- TASK PROMPT:
Copy each line below that contains "United".

Dataset excerpts:
_____
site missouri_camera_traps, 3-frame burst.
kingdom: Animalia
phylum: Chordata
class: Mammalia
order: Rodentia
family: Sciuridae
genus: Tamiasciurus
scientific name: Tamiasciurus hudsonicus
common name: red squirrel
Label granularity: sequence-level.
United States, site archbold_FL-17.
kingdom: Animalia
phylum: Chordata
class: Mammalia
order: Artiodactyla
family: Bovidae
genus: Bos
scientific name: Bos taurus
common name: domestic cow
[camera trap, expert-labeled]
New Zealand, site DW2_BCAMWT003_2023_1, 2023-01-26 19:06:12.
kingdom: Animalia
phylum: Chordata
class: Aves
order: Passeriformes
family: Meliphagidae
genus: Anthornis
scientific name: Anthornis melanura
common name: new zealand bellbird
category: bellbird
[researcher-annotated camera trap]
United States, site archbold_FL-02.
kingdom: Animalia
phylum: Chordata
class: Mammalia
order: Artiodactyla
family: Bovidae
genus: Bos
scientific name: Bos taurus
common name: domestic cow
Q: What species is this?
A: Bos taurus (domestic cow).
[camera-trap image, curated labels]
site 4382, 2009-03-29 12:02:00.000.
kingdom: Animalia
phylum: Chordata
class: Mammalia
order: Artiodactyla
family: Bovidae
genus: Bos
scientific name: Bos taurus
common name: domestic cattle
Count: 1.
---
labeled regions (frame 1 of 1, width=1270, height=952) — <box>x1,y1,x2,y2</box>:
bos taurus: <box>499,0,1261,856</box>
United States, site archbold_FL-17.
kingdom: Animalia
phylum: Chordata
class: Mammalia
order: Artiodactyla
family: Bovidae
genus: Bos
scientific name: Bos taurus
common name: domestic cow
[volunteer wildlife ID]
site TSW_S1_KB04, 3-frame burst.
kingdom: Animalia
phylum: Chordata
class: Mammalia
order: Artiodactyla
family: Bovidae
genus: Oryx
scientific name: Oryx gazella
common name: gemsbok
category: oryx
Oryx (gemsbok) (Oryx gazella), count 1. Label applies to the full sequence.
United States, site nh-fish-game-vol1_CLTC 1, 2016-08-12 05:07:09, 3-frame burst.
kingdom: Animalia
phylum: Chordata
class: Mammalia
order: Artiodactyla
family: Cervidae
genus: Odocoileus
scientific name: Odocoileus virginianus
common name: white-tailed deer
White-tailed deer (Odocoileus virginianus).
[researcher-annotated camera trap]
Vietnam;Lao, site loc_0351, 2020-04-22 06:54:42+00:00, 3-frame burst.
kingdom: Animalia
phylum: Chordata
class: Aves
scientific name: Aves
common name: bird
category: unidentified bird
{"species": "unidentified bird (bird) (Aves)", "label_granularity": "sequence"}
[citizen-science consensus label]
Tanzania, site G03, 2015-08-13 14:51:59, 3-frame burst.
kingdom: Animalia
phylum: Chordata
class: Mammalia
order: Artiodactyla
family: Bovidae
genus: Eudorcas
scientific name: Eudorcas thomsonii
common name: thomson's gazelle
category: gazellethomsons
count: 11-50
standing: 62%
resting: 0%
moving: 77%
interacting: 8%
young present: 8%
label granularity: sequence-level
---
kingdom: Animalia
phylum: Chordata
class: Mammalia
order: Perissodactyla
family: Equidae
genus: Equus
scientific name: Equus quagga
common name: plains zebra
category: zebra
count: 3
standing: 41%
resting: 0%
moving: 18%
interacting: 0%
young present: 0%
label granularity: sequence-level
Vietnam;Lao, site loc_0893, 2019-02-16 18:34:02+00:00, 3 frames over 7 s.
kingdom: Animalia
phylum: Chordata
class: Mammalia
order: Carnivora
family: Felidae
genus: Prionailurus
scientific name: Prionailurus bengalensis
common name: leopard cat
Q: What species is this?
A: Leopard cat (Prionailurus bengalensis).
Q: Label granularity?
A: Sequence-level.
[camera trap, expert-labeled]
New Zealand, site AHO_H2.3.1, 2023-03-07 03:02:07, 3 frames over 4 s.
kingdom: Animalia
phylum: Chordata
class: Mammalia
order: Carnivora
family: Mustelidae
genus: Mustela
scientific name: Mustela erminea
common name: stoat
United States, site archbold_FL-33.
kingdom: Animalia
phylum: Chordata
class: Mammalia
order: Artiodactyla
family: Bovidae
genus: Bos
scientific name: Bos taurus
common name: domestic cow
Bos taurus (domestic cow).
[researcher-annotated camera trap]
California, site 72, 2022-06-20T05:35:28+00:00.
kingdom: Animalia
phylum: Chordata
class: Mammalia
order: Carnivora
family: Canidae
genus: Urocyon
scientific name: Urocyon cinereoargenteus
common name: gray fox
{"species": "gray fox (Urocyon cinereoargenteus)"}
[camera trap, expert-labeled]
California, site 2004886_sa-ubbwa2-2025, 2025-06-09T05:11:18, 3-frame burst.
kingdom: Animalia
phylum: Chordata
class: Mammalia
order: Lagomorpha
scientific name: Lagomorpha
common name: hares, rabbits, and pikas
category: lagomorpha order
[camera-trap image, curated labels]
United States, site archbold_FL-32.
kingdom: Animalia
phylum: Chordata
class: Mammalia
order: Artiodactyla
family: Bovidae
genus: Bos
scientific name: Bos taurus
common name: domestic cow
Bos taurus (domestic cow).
_____
- RESPONSE AREA:
United States, site archbold_FL-17.
United States, site archbold_FL-02.
United States, site archbold_FL-17.
United States, site nh-fish-game-vol1_CLTC 1, 2016-08-12 05:07:09, 3-frame burst.
United States, site archbold_FL-33.
United States, site archbold_FL-32.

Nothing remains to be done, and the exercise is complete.